[edit]

# Well-Calibrated Rule Extractors

*Proceedings of the Eleventh Symposium on Conformal and Probabilistic Prediction with Applications*, PMLR 179:72-91, 2022.

#### Abstract

While explainability is widely considered necessary for trustworthy predictive models, most explanation modules give only a limited understanding of the reasoning behind the predictions. In pedagogical rule extraction, an opaque model is approximated with a transparent model induced using original training instances, but with the predictions from the opaque model as targets. The result is an interpretable model revealing the exact reasoning used for every possible prediction. The pedagogical approach can be applied to any opaque model and use any learning algorithm producing transparent models as the actual rule extractor.
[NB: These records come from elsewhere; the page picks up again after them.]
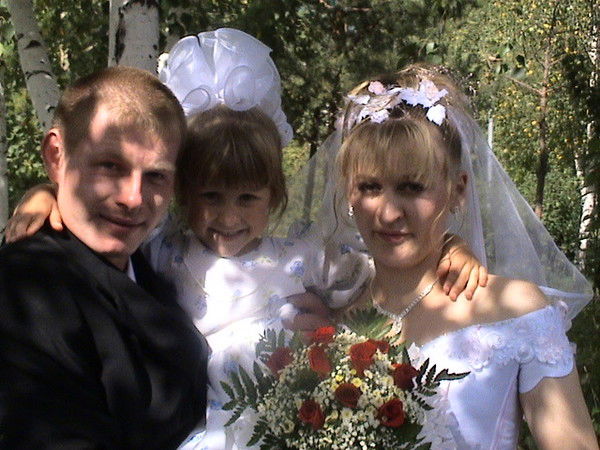 Кулигина Наталья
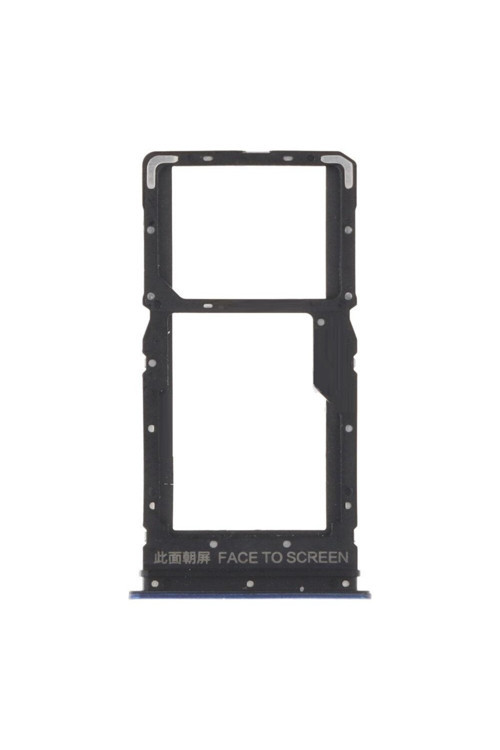 Xiaomi Poco M4 Pro 5G Uyumlu Sim Kart Tepsisi 21091116Ag Mzb0Bgvın Mavi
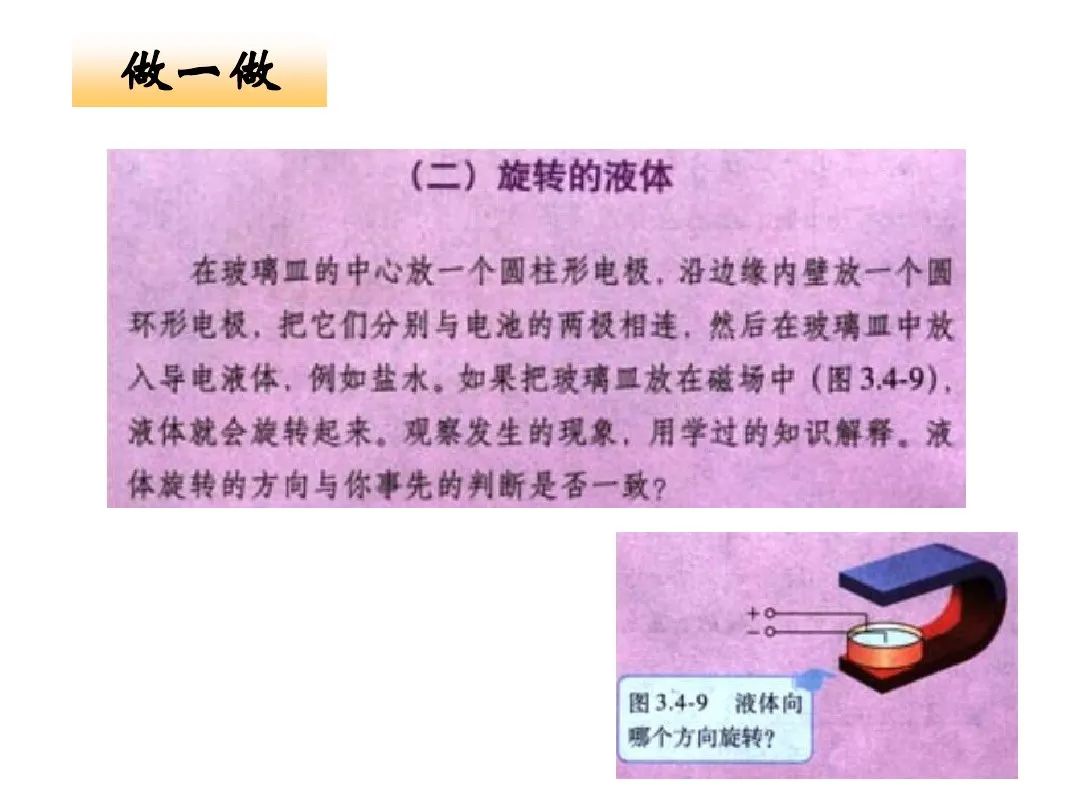 高中物理電場磁場疊加問題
Unfortunately, even if the extracted model is induced to mimic the opaque, test set fidelity may still be poor, thus clearly limiting the value of using the extracted model for explanations and analyses. In this paper, it is suggested to alleviate this problem by extracting probabilistic predictors with well-calibrated fitness estimates. For the calibration, Venn-Abers with its unique validity guarantees, is employed. Using a setup where decision trees are extracted from MLP neural networks, the suggested approach is first demonstrated in detail on one real-world data set. After that, a large-scale empirical evaluation using 25 publicly available benchmark data sets is presented. The results show that the method indeed extracts interpretable models with well-calibrated fitness estimates, i.e., the extracted model can be used for explaining the opaque. Specifically, in the setup used, every leaf in a decision tree contains a label and a well-calibrated probability interval for the fidelity. Consequently, a user could, in addition to obtaining explanations of individual predictions, find the parts of feature space where the decision tree is a good approximation of the MLP and not. In fact, using the sizes of the probability intervals, the models also provide an indication of how certain individual fitness estimates are.